Here I was thinking that mentally I’ve been travelling pretty well of late. I seemed to be keeping things in perspective. But you know how I can kid myself into believing anything, which makes me even more suspicious of the games my mind is playing now.
The last week has been amazing. I’ve felt the happiest I ever have. Every morning I’ve gotten a text saying ‘Good morning sweetheart’. Every day Couer and I have talked online for hours and hours, joking, having fun, sharing things with each other. Its just been everything I’ve wanted a relationship to be. He is a doer and he makes things happen, which in itself has blown me away. We talked about something on Sunday and by Wednesday it was done. I’d have still been begging The Ex the day before to see if he had done anything.
And I knew, I warned myself, that there was huge expectation for me around seeing him this weekend. Amazing week, lots of ‘I miss you. Can’t wait to see you. Just want to be with you.’ and then to finally see him was wonderful. But then the attention is different in person. Online its words and emotions built around those words. You talk because you have to to let the other person know you are there. In person, words aren’t the main focus because that person is right there, they physically have you in front of them.

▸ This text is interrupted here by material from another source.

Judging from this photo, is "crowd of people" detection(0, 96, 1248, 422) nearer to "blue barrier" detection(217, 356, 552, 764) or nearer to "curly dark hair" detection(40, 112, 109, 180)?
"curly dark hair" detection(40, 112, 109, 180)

But my mind got crossed up. Online and text there is so much attention, so many words of affection. In person it was still there but I wanted more. I wanted the whole ‘I love you. Am so glad you are here. Stoke ego, etc, etc’. But here is the thing that has me so worked up: all the wonderful things he did like make me coffee every morning, let me sleep in, take me to breakfast, show me around where he lives, meet some of his friends, go to an art exhibition together, all paled because I felt him pull away from me. I felt the ‘I’m in this 110%’ change to 105% because we had been going way too fast (yes, that’s right. NOT because he didn’t care but because he did and wanted to take things slower). And with that, the flood of emotions of what that meant with The Ex came rushing back. And its almost like a self fulfilling prophesy isn’t it? You start thinking that its not quite as intense, that something has changed, therefore he’s no longer interested, therefore its all over, therefore you aren’t any good.
What a bloody slippery slop that is. Ten years of warped thinking with The Ex is stubbornly hanging around. I’m struggling with letting go. I’m struggling trusting someone I know will look after me. Someone I can see a future with. Someone I want to get to know more and spend alot of time with. Someone who I think is the one I am meant to be with.
So why did I ran away and not talk about all of this with him? I had this idea that he didn’t want to hear constantly ‘When I was with The Ex, when this happened, I’d think this’. I think I also realised I was being silly and reading things that weren’t there but I couldn’t talk about it. I had to get out and think, hit the steering wheel of my car and I even turned the radio off (unheard of for me when driving).
And now I just don’t know. I’m sitting here crying convinced that I’ve managed to ruin things completely because I haven’t heard from him since I texted him that I got home ok. Logically I’m sure he did some study and then went to bed, but I’m like ‘Well, why didn’t he text me goodnight?’ Maybe he wanted to give me space because it was quite clear something was bothering me. Even though he is an amazing guy he is still a guy who may think that that would be the best way to handle things. To my mind it just seems like more pulling away because I’m convinced no one would want to put up with these mind games I play. I’m convinced no one would want to take this on. Uggggggggggggggghhhhhhhhhhhhh.
How do I just let go? How do I just leap and say “what will be will be”?
But at the same time I have to cut myself and him some slack. Its only been just over a week that I’ve known him. We are not an old married couple who know each other inside out. There are times when we are thinking the same thing, but thats not because we intuitively know what the other is thinking. I don’t know for sure what his reactions will be. Sometimes they aren’t what I’d expect or what I think they should be, but that in itself is futile on my part because he is his own person and his behaviour is shaped by what he has been through. He doesn’t know my history, he doesn’t know the ins and outs of my relationship with The Ex. To be honest very few people, if anyone at all, knows the whole truth of what it was like living in that relationship every day. So how can I expect him to read my mind and know that those little things have so much expectation and emotion attached to them for me? How is he supposed to know any of that if I don’t tell him? How can I be upset about something he has no idea about? I am still getting to know him, even though so much of it feels so right and so comfortable.
And that in itself is scary. How do you have such a strong connection with someone so quickly? How do you just trust this intuitive feeling that this person is the One? How do you not question your own judgment when you’ve gotten it wrong so many times before? Ok, calming down now and tomorrow is a new day.
Must trust myself more. And I need to be more open with Couer. I need to tell him the shit I went through. He has a general idea but I think he needs to know the neglect, the feelings of abandonment, loneliness and worthlessness that pervaded the last few years of my marriage. And I have to trust that he is not going to treat me the same way because he is NOT The Ex. Couer has an integrity and strength of character that The Ex never had. And I need to give him more credit.
Mind, mental note to yourself: its time to live in the now. Enjoy the blossoming of an amazing relationship and not drag up past pain to ruin the future. Its time to move on.